• **Task details**:
Type the records that follow again exactly as written, but drop the pictures.

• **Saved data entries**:
/---

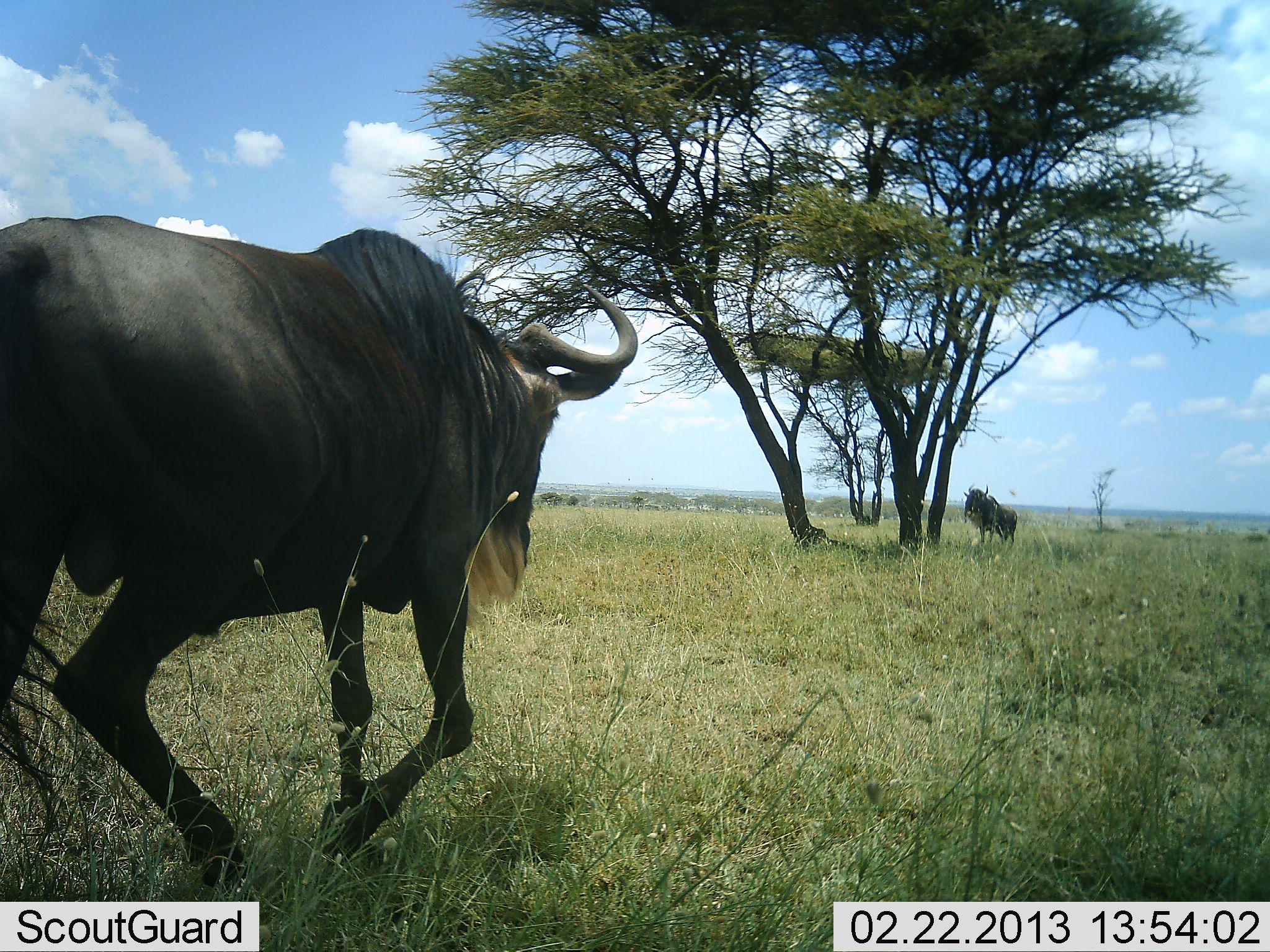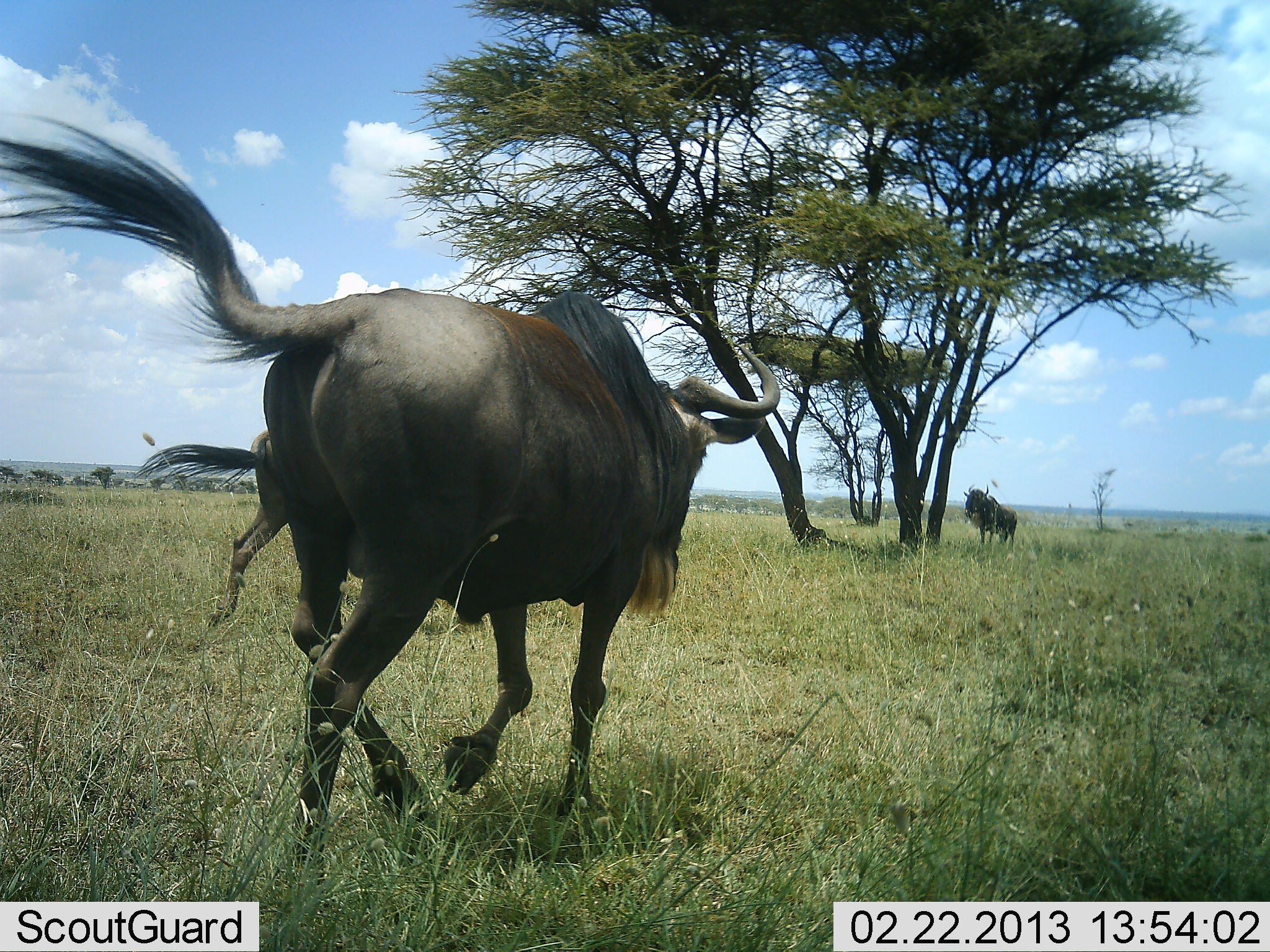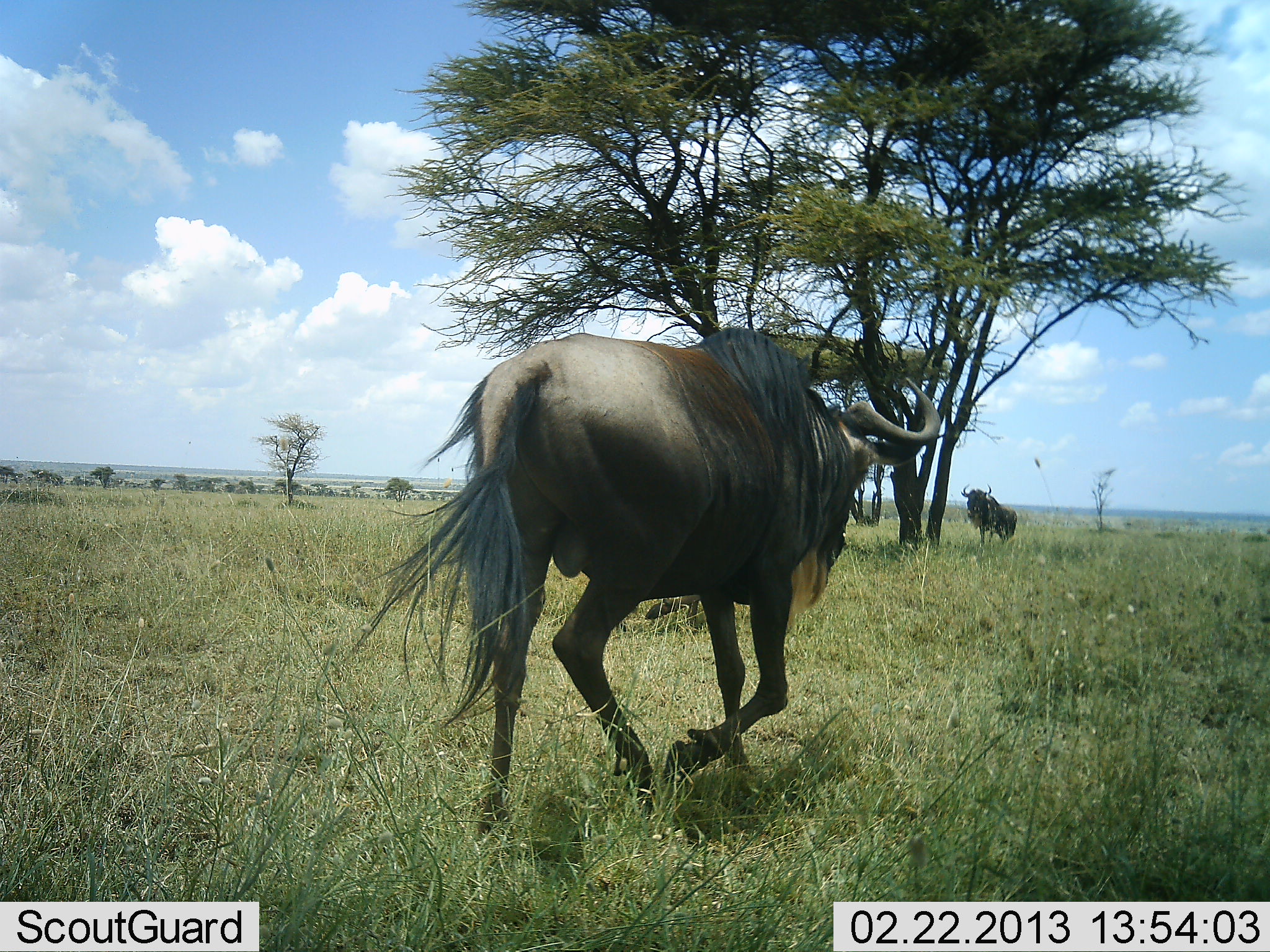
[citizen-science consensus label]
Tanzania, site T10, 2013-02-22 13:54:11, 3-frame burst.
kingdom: Animalia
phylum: Chordata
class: Mammalia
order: Artiodactyla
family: Bovidae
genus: Connochaetes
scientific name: Connochaetes taurinus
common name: blue wildebeest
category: wildebeest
Wildebeest (blue wildebeest) (Connochaetes taurinus), count 3. Behavior (volunteer vote fractions): standing 74%, resting 0%, moving 100%, interacting 4%. Young present (vote fraction): 0%. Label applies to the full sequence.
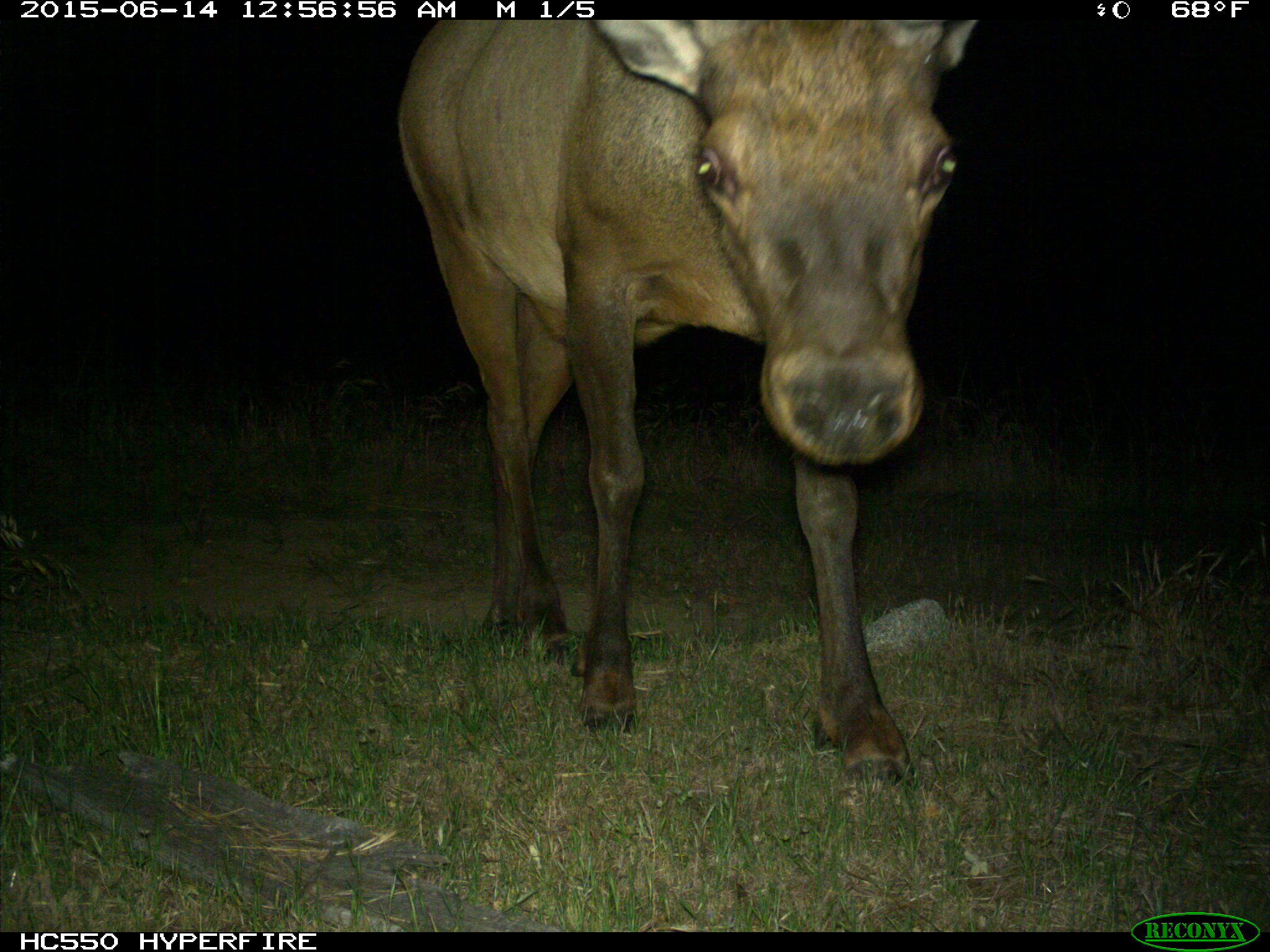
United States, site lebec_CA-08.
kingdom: Animalia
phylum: Chordata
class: Mammalia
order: Artiodactyla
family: Cervidae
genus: Cervus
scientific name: Cervus canadensis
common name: elk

\---

• **Answer to the exercise**:
[citizen-science consensus label]
Tanzania, site T10, 2013-02-22 13:54:11, 3-frame burst.
kingdom: Animalia
phylum: Chordata
class: Mammalia
order: Artiodactyla
family: Bovidae
genus: Connochaetes
scientific name: Connochaetes taurinus
common name: blue wildebeest
category: wildebeest
Wildebeest (blue wildebeest) (Connochaetes taurinus), count 3. Behavior (volunteer vote fractions): standing 74%, resting 0%, moving 100%, interacting 4%. Young present (vote fraction): 0%. Label applies to the full sequence.
United States, site lebec_CA-08.
kingdom: Animalia
phylum: Chordata
class: Mammalia
order: Artiodactyla
family: Cervidae
genus: Cervus
scientific name: Cervus canadensis
common name: elk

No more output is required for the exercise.